Goheen v. Canada (May 1, 2019 – 2019 FCA 104, Stratas, Rennie (Author), Linden, JJ.A.).
Précis: The taxpayer claimed a US $30,000 charitable donation which CRA denied on the basis of absence of donative intent and imposed gross negligence penalties. During discoveries of the taxpayer it appeared that US $30,000 was subsequently deposited in the same account from which the alleged donation was made. The Crown relied upon that evidence at trial and the Tax Court dismissed the taxpayer’s appeal. The taxpayer appealed to the Federal Court of Appeal arguing, in part, that the Crown should have amended it pleadings if it intended to rely upon the US $30,000 deposit to support the disallowance of the alleged gift. The Court of Appeal dismissed the appeal from the bench holding that the deposit was simply evidence of the taxpayer that was relied upon by the Crown to support its assessing position, i.e., absence of donative intent.

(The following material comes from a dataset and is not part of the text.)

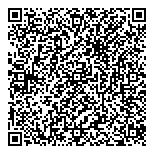 QR код "Лада"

Costs were awarded to the Crown.
Decision: The Court of Appeal was not sympathetic to the taxpayer’s arguments:
 In our view, the appellant’s argument confuses a new theory or new set of assumptions with the evidence marshalled to support the Minister’s theory or assumptions. The Deposit was not a new theory or basis of reassessment; rather, it was additional, particularized evidence, in support of the Minister’s overarching theory. The Minister need not amend her pleadings every time an appellant produces new evidence that contradicts his own position. Nor do we accept the distinction that the appellant draws between a return on his investment as opposed to a return of his investment. Both are consistent with the Minister’s pleading that there was no donative intent.
 We would also dismiss the argument that the Minister had the burden to prove the Deposit was, in fact, consideration flowing back to the appellant from Global. A taxpayer challenging an assessment must prove the facts upon which they rely and disprove the Minister’s assumptions related to those facts unless the assumed fact is particularly, or exclusively, within the Minister’s knowledge. Here, the Minister was not privy to the transaction and it would be incorrect to shift the burden to her as the facts underlying that transaction were within the appellant’s knowledge: see Transocean Offshore Ltd. v. Canada, 2005 FCA 104 at para. 35, 332 N.R. 21; Canada v. Anchor Pointe Energy Ltd., 2007 FCA 188 at paras. 35-36,  1 F.C.R. 839.
 Finally, we reject the appellant’s argument that the onus shifted to the Minister on the basis of the appellant’s simple assertion that he had the requisite intent. There was no evidence or explanation from the appellant which, on a prima facie basis, justified shifting the onus to the Minister. To the contrary, the judge found the appellant’s evidence to be inconsistent, unreliable and not to be believed.
As a result the appeal was dismissed from the bench, with costs.